Written tasks:
**1.** Decide whether each statement agrees with the factory output article below, answering yes or no and quoting the deciding words of the article: (a) factory output grew in July; (b) the volume of production index contracted by 1.1 percent year-on-year; (c) output growth over seven months came to 0.4 percent.
**2.** Reproduce the factory output article below word for word, from "Now Reading" to "measly 0.4 percent.".

───── Text extract ─────

Now Reading
Tariff threat, bad weather gnaw on factory output
Dark Light

Tariff threat, bad weather gnaw on factory output

Factory output stumbled in July, breaking a three-month streak of gains, as a burst of front-loaded orders meant to dodge looming US tariffs tapered off while relentless monsoon rains soaked plants and disrupted production activities.

A monthly survey of selected industries showed that the volume of production index (VoPI), a measure of manufacturing activity, had contracted by 1.1 percent year-on-year, the first decline since March’s 1-percent drop, the Philippine Statistics Authority (PSA) reported on Tuesday.

This brought the seven-month output growth to a measly 0.4 percent.

As it is, the sudden reversal underscored both the fragility of the recent manufacturing rebound and the vulnerability of industry to forces far beyond the factory floor.

John Paolo Rivera, a senior research fellow at state-run think tank Philippine Institute for Development Studies (PIDS), said the decline may have reflected “front-loading fatigue” ahead of the Aug. 1 US tariff deadline, as well as the impact of recent weather disturbances.

───── Given information ─────

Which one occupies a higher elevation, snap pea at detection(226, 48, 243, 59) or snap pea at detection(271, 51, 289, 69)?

─────

In response:
**1.**
(a) No: "Factory output stumbled in July, breaking a three-month streak of gains"
(b) Yes: "had contracted by 1.1 percent year-on-year"
(c) Yes: "This brought the seven-month output growth to a measly 0.4 percent."

**2.**
Now Reading
Tariff threat, bad weather gnaw on factory output
Dark Light

Tariff threat, bad weather gnaw on factory output

Factory output stumbled in July, breaking a three-month streak of gains, as a burst of front-loaded orders meant to dodge looming US tariffs tapered off while relentless monsoon rains soaked plants and disrupted production activities.

A monthly survey of selected industries showed that the volume of production index (VoPI), a measure of manufacturing activity, had contracted by 1.1 percent year-on-year, the first decline since March’s 1-percent drop, the Philippine Statistics Authority (PSA) reported on Tuesday.

This brought the seven-month output growth to a measly 0.4 percent.